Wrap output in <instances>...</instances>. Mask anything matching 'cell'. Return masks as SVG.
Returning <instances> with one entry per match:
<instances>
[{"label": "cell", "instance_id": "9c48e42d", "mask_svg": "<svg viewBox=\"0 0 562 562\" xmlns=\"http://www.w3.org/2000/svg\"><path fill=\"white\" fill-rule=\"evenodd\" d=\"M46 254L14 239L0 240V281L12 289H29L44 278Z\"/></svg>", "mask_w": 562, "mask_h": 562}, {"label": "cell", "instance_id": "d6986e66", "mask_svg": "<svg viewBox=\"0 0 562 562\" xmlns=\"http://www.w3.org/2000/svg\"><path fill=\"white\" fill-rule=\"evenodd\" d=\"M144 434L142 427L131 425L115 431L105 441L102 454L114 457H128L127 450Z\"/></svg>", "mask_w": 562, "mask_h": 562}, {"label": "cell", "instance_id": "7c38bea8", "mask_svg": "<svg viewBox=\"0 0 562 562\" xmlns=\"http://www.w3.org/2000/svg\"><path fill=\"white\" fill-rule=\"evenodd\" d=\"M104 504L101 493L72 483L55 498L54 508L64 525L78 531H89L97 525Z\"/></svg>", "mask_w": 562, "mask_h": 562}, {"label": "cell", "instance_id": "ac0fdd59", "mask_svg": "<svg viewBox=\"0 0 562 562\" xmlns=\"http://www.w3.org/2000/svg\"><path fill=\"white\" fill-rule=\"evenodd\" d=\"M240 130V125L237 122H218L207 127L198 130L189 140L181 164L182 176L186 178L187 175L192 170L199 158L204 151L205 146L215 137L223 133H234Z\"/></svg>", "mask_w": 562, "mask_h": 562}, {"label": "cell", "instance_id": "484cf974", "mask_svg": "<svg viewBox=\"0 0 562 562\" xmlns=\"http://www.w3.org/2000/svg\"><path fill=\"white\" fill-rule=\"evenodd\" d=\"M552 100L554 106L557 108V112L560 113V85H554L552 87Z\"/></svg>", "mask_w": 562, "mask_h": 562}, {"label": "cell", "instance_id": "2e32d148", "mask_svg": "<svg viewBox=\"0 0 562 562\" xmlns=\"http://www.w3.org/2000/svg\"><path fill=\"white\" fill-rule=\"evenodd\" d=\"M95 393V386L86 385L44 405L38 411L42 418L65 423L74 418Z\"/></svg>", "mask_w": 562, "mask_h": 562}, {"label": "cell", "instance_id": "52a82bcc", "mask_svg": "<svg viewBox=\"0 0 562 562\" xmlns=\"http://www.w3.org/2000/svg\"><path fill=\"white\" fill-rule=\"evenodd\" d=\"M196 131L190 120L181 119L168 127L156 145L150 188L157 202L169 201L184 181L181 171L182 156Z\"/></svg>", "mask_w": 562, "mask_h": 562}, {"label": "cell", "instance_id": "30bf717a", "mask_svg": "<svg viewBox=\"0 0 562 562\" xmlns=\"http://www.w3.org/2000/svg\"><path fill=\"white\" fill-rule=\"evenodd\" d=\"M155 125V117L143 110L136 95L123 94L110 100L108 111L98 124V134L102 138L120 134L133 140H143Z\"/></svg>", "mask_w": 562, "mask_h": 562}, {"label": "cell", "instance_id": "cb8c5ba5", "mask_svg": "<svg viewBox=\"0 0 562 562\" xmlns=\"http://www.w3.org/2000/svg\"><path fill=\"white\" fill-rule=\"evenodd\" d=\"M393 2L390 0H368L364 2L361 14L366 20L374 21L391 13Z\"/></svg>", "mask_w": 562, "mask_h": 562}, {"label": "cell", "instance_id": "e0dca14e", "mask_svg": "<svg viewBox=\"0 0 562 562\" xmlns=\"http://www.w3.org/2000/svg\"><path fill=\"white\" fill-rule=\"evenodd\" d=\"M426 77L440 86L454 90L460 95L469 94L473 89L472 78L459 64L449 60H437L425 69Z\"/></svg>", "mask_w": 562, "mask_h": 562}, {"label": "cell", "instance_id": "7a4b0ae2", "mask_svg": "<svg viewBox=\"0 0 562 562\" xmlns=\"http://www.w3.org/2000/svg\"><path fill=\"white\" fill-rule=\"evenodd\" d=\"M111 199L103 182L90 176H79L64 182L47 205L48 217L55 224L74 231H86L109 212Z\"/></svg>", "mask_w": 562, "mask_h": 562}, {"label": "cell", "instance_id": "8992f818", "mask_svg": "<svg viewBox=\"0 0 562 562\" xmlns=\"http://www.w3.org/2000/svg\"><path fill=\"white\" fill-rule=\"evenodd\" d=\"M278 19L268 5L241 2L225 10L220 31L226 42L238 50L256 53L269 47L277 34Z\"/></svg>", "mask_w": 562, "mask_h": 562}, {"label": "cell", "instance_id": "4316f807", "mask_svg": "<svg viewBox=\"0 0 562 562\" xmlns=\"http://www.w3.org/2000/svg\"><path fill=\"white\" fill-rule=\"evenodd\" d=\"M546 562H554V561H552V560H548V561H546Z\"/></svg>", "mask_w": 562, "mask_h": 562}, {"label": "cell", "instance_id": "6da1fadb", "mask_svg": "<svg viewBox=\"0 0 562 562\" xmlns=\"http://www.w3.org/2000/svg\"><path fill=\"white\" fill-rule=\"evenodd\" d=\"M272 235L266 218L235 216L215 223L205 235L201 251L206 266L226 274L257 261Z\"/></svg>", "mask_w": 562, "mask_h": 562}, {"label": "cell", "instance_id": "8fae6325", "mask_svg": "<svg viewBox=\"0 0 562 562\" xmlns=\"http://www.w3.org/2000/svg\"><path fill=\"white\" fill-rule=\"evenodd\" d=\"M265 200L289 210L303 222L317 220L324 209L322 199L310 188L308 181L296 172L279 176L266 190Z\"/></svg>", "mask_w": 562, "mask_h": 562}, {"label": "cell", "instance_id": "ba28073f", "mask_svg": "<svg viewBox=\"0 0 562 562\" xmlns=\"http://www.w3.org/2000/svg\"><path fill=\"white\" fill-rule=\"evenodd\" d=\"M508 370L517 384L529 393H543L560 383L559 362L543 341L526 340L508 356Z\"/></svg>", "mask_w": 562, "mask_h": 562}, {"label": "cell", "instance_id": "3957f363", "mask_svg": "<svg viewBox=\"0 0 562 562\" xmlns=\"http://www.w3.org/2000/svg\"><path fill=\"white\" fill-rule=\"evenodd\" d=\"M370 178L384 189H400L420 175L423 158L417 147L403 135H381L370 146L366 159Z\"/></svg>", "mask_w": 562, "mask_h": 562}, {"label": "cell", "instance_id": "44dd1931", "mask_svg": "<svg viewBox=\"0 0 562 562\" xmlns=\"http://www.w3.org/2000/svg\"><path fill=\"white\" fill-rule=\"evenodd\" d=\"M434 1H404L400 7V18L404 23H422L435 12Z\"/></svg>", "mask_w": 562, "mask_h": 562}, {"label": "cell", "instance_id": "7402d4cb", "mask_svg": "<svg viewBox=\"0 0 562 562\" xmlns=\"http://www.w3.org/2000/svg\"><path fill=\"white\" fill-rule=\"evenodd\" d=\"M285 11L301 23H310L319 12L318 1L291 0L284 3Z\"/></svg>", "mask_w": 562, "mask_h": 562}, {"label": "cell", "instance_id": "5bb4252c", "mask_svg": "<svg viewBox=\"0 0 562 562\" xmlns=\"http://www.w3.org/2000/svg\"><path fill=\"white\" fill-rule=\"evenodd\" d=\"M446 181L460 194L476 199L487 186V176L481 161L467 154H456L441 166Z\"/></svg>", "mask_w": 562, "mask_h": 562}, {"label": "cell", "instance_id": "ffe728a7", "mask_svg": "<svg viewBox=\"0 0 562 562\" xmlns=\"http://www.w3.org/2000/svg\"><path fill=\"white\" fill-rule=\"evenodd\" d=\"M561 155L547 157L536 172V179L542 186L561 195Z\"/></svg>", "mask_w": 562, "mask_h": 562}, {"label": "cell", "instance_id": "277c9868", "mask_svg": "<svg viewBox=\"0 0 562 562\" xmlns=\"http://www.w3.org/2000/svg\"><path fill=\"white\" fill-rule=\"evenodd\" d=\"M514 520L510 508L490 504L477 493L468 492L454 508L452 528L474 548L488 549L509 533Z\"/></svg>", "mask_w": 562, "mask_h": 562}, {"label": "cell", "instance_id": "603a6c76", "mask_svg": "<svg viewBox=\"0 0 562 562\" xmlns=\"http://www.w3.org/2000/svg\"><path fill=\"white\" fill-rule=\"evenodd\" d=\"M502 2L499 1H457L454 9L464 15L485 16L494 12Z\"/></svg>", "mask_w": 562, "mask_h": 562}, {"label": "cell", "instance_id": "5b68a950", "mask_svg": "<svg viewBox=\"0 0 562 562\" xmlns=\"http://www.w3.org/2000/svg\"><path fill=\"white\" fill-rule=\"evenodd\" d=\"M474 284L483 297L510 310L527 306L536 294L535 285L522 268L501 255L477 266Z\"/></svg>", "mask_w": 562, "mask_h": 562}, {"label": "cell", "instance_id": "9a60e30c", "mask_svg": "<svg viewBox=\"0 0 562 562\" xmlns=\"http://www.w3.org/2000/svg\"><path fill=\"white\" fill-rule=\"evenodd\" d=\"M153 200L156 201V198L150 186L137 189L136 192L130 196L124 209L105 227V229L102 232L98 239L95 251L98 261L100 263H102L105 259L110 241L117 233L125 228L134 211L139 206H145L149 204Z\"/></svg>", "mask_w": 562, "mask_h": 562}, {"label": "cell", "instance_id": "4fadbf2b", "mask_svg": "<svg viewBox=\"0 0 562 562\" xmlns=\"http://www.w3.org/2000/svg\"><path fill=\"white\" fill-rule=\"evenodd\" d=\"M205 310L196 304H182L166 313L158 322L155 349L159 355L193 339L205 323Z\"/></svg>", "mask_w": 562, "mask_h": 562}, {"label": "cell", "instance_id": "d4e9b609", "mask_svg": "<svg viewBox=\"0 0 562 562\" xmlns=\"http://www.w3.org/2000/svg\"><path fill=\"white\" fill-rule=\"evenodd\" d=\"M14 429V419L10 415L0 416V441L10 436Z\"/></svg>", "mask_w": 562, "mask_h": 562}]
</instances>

**Aim**
Please state how many lines of the items above contain the string "instances", counting only case-sensitive matches. Reply with the number alone.

**Complete response**
4